Just a few weeks ago, at a writers’ retreat in York, John Terlazzo asked us do a similar process in response to several writing prompts, and then encouraged us to pick it up as a daily practice.  And so I have taken up the practice again.

Yesterday, this came out on the page as I was writing: “The idea is that I am trying to break up the sentence, to pull back that veil of sense that covers my brain.  To let myself go.”  One of my favorite ways to write poetry is to string apparently unrelated images together, collage-style, until a unified and profound whole emerges.  I have been wanting to take this process a step further and string words and sounds together in a similar way.  I’m not quite ready for my shoo-be-do-be-doo poem.  And I found that even breaking the sentence was challenging for me.  I’m still stringing images together.  But I’m getting there.  And I want to take it further.

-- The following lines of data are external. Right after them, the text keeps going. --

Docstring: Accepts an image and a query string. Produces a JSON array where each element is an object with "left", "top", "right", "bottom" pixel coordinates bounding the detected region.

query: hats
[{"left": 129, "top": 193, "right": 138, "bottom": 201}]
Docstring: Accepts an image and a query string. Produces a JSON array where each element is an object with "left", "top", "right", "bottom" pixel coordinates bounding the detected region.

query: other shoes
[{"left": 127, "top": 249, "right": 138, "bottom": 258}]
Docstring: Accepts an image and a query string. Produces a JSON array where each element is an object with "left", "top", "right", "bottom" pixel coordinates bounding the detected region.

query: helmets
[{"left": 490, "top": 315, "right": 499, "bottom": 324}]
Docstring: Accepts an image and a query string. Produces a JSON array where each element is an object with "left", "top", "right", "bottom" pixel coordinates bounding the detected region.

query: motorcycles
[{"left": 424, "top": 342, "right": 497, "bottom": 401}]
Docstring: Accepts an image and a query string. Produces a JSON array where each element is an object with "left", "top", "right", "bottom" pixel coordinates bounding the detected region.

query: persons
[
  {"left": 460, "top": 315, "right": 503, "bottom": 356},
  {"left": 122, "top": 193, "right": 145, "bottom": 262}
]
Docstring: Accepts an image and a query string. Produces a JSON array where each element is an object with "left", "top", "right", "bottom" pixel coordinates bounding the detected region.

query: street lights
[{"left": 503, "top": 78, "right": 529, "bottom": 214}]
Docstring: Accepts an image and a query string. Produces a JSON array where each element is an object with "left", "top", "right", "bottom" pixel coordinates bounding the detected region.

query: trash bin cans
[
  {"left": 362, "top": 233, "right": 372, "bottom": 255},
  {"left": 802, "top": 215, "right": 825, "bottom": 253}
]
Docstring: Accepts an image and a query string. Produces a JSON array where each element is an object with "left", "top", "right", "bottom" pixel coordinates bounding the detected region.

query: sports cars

Then this lovely quotation visited my Facebook Feed yesterday.  I agree with many of the people who responded when I posted it (find that conversation here) that many scientists and mathematicians value poetic language to describe the world they explore.  But the basic idea, of the poet approaching truth through paradox–that grabs me:

“It is the scientist whose truth requires a language purged of every trace of paradox; apparently the truth which the poet utters can be approached only in terms of paradox.

“T. S. Eliot said that in poetry there is ‘a perpetual slight alteration of language, words perpetually juxtaposed in new and sudden combinations.’ It is perpetual; it cannot be kept out of the poem; it can only be directed and controlled.

“The tendency of science is necessarily to stabilize terms, to freeze them into strict denotations; the poet’s tendency is by contrast disruptive. The terms are continually modifying each other, and thus violating their dictionary meanings.”

—Cleanth Brooks, “The Language of Paradox”

This will be my homework for myself in the next few days, for Monday’s poem:

Poetry Prompt:
To write without stopping for half an hour each day for the next three days, ignoring sentence sense, trying to bring myself into a patter-spatter of images and words.  To break the sentence, to step behind the veil of sense.  Then, sometime on Monday, to glean a poem from among those writings.  Will you join me?